Applying a multiscale perspective to economic systems is not a new idea. It has been addressed implicitly by representatives of the Austrian School of Economics, and also other heterodox economic schools including Complexity Economics [Foster 2005], [Montuori 2005], [Bateson et al. 1989] and Ecological Economics [Common and Stagl 2005], [Schumacher 2011]. While Ecological Economics was originally motivated by ecology rather than systems theory, it also criticized the failings of the orthodox economic canon in addressing the complex dynamics that arise when there are interaction effects between parts and wholes with special attention to human activity as being a part of the natural world. A recently yet widely accepted idea in macroeconomics, the Lucas Critique [Lucas 1976] explicitly addresses feedback effects between micro and macro scale behavior. The need for multiscale representations is further borne out in Evolutionary Economics [Dopfer, Foster and Potts 2004] and in the standard practice of systems engineering [Hamelin, Walden and Krueger 2010].

Through the multiscale perspective, it is possible to study interscale phenomena such as emergence as shown in Figure 4. “Emergence (…) refers to the arising of novel and coherent structures, patterns and properties during the process of self organization in complex systems. Emergent phenomena are conceptualized as occurring on the macro level in contrast to the micro level components and processes out of which they arise.” [Goldstein 1999].

Emergence closes the feedback loop of the macro, meso and micro level activities where policy makers measure phenomena on a macro level, decide over new policies on a meso level, and implement these policies impacting agent behavior a micro level, which in turn result in systemic effects that can only be measured on a macro level.* ~ Voshmgir, Zargham [Accepted for MIT CryptoEconomic Systems Confernce]
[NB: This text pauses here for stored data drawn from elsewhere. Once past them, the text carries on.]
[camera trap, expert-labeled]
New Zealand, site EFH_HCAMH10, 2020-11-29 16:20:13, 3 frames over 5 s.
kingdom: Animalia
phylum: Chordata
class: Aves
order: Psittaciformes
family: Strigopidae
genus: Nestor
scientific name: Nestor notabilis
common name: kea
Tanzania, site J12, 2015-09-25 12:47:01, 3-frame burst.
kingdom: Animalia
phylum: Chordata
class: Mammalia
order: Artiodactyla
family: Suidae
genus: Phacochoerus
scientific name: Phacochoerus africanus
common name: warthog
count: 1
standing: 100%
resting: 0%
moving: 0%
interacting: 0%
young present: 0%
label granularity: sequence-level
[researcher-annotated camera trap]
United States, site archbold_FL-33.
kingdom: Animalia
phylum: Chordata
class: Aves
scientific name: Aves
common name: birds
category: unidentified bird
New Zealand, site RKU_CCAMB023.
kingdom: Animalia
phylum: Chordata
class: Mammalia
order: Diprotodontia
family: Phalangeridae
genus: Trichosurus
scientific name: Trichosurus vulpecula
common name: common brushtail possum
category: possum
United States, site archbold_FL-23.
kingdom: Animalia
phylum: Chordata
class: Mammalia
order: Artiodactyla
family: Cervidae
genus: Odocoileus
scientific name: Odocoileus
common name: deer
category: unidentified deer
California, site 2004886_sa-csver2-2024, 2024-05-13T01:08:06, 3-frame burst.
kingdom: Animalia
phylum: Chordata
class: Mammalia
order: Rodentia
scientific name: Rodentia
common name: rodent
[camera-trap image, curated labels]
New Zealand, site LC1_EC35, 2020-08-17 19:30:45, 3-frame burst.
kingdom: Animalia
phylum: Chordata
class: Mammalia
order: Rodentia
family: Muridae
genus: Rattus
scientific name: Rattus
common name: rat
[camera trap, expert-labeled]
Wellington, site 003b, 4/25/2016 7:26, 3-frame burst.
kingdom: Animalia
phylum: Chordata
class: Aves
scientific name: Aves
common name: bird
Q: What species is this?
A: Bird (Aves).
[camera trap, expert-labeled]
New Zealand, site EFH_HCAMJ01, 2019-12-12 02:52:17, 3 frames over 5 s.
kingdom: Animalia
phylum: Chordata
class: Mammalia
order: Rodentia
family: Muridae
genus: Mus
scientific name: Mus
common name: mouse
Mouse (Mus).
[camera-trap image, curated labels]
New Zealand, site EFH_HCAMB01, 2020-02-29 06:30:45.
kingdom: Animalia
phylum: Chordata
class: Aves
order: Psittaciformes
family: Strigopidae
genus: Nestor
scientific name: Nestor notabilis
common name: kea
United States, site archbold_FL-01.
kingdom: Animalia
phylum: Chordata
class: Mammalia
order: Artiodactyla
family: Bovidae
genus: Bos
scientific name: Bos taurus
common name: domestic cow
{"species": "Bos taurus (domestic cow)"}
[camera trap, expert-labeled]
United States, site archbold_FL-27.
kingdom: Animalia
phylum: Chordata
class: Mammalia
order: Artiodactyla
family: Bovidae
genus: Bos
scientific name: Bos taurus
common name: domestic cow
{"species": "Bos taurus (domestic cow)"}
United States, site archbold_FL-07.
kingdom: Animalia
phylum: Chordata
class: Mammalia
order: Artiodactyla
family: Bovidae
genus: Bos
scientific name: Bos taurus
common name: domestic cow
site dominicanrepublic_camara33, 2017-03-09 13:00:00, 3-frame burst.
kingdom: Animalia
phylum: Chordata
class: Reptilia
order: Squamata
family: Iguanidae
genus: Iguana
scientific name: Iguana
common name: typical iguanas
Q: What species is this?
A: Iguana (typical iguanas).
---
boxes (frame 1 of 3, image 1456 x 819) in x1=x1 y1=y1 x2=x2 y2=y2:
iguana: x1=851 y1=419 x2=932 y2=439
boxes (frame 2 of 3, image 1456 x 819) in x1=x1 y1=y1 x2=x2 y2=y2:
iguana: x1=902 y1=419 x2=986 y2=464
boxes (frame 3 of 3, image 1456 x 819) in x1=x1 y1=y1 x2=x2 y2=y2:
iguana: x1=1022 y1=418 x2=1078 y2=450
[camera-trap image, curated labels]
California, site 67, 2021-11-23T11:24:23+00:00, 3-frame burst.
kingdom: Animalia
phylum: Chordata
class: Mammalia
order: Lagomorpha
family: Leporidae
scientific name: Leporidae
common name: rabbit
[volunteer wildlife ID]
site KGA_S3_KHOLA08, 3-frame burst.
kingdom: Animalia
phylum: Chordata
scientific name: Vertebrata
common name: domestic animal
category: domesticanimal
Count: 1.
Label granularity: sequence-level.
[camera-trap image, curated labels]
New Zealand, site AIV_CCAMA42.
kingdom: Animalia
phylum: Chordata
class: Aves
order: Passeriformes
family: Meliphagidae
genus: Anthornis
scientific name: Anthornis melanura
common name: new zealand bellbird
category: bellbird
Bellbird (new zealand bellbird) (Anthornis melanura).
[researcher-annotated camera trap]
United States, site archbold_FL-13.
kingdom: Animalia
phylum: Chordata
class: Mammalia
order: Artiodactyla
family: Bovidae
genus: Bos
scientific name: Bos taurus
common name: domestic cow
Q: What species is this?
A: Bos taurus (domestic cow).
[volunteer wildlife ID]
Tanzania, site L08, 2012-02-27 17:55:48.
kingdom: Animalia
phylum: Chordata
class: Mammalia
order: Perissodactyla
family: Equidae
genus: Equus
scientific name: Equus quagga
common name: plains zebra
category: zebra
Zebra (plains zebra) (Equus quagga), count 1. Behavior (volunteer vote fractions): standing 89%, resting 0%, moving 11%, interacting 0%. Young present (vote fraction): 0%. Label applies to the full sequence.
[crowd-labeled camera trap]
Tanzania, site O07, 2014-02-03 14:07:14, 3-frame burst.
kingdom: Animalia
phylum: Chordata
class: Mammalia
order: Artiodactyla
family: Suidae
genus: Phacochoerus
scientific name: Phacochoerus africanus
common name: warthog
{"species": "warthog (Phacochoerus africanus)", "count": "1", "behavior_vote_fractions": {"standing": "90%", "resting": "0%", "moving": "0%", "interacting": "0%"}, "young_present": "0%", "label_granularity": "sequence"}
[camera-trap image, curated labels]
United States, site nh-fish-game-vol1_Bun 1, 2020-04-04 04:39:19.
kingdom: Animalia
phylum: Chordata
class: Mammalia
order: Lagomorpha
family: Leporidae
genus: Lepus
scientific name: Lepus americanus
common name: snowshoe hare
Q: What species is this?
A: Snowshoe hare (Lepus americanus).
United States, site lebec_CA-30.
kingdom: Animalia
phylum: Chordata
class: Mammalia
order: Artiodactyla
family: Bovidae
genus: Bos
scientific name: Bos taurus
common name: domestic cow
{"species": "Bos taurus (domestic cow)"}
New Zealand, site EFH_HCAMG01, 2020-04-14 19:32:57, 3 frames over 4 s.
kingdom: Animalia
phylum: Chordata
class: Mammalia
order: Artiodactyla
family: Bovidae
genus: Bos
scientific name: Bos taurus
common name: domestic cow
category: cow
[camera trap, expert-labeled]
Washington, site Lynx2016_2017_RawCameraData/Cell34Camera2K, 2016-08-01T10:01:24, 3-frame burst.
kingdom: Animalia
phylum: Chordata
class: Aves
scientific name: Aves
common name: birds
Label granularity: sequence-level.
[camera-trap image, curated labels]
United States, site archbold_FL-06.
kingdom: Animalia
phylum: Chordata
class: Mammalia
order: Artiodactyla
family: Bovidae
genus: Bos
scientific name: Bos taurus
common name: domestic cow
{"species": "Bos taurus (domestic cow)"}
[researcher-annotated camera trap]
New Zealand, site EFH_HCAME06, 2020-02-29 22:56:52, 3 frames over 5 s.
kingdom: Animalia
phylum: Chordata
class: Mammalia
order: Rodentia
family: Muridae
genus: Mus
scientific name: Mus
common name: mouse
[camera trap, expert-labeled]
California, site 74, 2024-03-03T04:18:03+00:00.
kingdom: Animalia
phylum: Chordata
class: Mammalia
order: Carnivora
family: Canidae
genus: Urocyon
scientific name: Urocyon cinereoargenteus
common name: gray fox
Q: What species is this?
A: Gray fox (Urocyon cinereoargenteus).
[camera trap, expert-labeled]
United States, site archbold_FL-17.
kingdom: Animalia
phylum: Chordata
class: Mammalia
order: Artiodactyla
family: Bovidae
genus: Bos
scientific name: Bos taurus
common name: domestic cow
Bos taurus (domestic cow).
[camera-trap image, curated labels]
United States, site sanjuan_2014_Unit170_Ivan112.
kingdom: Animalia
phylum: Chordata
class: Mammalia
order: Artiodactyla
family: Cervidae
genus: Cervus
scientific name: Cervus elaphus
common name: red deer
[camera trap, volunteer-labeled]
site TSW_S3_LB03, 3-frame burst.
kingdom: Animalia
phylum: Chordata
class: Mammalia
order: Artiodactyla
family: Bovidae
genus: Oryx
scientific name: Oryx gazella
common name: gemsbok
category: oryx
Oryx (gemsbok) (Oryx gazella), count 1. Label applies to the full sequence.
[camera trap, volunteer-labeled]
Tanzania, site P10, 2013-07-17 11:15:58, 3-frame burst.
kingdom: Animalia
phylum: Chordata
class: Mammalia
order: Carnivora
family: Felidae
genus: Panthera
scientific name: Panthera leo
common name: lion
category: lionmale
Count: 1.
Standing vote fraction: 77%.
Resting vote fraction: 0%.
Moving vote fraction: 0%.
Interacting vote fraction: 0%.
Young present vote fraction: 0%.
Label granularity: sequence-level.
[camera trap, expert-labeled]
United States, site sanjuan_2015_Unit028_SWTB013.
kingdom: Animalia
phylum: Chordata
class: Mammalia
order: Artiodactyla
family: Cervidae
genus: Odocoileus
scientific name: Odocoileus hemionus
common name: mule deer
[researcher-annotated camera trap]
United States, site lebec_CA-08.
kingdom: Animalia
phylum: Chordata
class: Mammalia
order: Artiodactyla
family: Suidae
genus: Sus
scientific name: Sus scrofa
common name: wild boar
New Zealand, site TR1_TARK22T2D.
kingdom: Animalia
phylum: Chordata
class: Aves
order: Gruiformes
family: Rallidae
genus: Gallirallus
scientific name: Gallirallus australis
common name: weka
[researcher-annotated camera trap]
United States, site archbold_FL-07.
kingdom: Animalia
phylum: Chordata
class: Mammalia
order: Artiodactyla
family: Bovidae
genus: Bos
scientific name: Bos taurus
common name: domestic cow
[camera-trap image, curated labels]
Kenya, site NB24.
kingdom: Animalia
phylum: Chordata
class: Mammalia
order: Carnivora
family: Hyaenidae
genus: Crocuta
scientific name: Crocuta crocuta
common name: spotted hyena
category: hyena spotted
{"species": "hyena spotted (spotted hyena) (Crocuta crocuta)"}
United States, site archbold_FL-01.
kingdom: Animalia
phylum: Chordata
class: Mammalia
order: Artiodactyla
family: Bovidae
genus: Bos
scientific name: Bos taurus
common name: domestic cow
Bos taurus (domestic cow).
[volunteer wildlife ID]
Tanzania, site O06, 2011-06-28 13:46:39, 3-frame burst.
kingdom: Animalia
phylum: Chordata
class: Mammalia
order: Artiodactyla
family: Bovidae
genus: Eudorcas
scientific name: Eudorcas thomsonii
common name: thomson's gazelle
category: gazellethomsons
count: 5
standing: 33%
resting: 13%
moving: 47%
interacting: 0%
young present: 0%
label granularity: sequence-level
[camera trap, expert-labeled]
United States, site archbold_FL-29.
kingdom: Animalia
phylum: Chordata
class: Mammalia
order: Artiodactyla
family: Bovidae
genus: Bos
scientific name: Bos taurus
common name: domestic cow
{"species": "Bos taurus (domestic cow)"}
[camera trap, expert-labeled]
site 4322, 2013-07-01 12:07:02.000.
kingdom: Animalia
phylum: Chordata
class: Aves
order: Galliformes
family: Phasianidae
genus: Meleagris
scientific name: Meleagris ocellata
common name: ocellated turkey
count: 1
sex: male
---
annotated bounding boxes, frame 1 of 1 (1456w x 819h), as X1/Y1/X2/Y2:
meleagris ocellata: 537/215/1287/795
I realize that this is long winded but its been an ongoing challenge to distill and frame the complex interaction between the

  • observed macro properties that we care about as system designers and stewards
  • imposed meso policies that we define to facilitate, constrain and incentivize activity of participants
  • individual micro or individual agent perceptions, trade-offs, decisions and outcomes

The image @s_ben shared of transfer learning really resonated with me. What it called to mind was a process which combined a desired outcomes (the artistic style, or in my example above the macro observe policies) with something inherently individual (@wchargin) to create a something new which was in essence both. What was under the rug is some highly complex process which achieved the fusion. In a sense we are defining that highly complex process which is capable of fusing not just one individual with the desired style but many, and furthermore, the interactions of those individuals with the process and with the outcome are non-trivial. To carry the art example, its as if we have unknown (and changing mass of individual inputs) and we wish to have the out as a mosaic which adheres to some desired properties at but the individual pictures and the composite artwork, even as the inputs change over time.

If this line of inquiry is interesting to you, I strongly suggesting reading more of the work of Jason Potts.